The current, unprecedented, global outbreaks of high pathogenicity avian influenza (HPAI) are a compelling example of the continued need to address diseases in animals before they become a problem for human health. These outbreaks have associated high mortalities in poultry and wild birds as well as virus spillover to mammals. The zoonotic transmission of HPAI from poultry/birds to humans is currently rare, and sustained human-to-human transmission has not yet occurred. However, experts are concerned about the pandemic potential of HPAI and its uncharacteristic spread and persistence overseas.

The current HPAI clade causing concern overseas (H5N1 clade is behaving differently to past HPAI H5N1 outbreaks. This is having an unprecedented impact on wildlife, including vulnerable wild bird species. There is concern about what this might mean for Australia’s unique native fauna, and what mitigation endeavors are therefore needed at the local level.
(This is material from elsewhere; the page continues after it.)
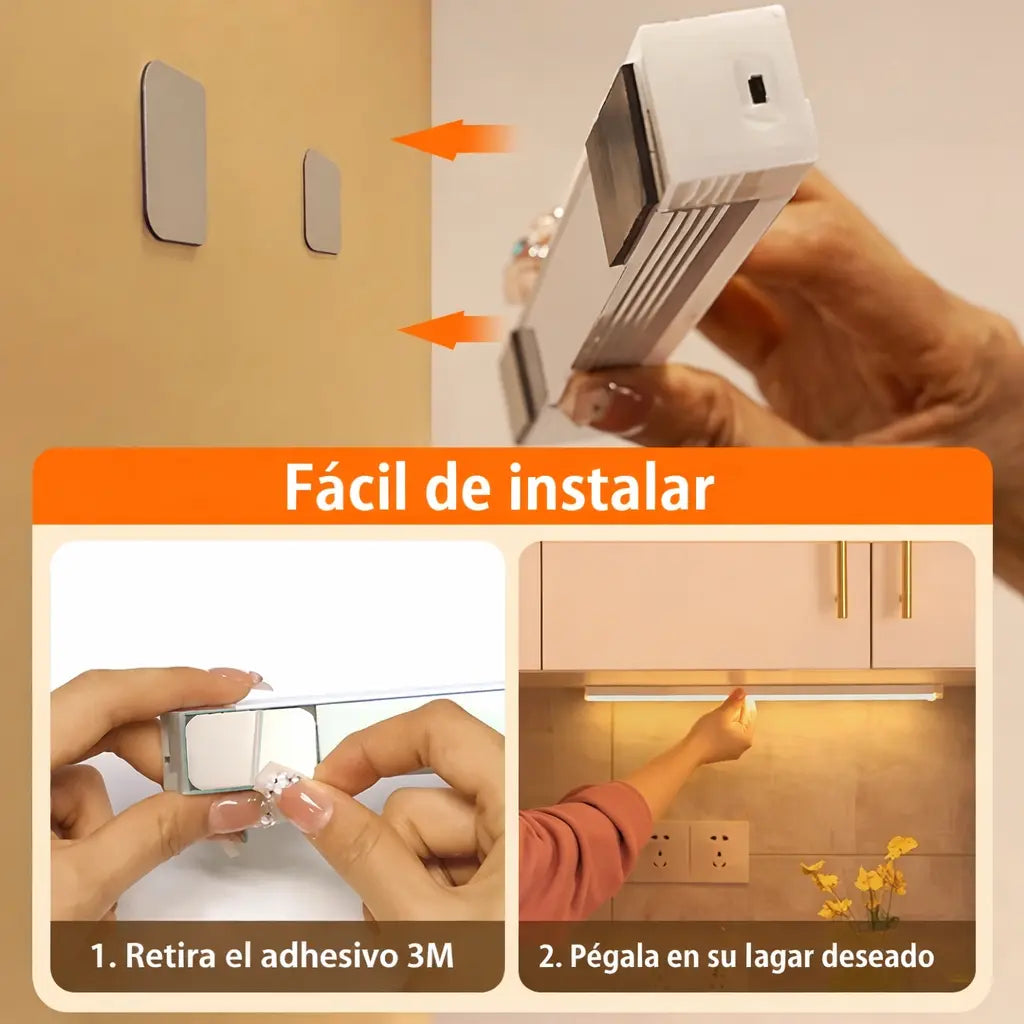 Fácil de instalar

1. Retira el adhesivo 3M

2. Pégala en su lagar deseado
Black swans are more susceptible to avian influenza thus a HPAI outbreak could lead to 100 percent mortality rate in this bird species.
Source: Eric J Woehler.

As the overseas experience shows, early engagement with environmental and conservation groups, using a One Health approach, is vital for increasing early detection capability and mounting a cohesive and effective response.  Australia’s Chief Veterinary Officer and Chief Environmental Biosecurity Officer have been engaging with stakeholders and counterparts including the Threatened Species Commissioner and the Department of Climate Change, Energy, the Environment and Water, to consider these issues and identify actions that could bolster our One Health preparedness.

Animal health risk assessment work for HPAI is also under way through partnership with Wildlife Health Australia (WHA), drawing on epidemiology and virology expertise. The Human Animal Spillover and Emerging Disease Scanning (HASEDS) group, a One Health expert advisory group established by the OCVO in 2022, also undertakes and reports on joint risk assessments to the Australian Chief Veterinary Officer and Australian Chief Environmental Biosecurity Officer, and the Australian Chief Medical Officer within the Department of Health and Aged Care.

Such risk assessments have identified that risk-based wild bird surveillance coordinated by WHA will be necessary as we move into the spring migratory season. Strong One Health collaboration will enable a cross-sectoral and transdisciplinary approach to preventing pathogen spillover.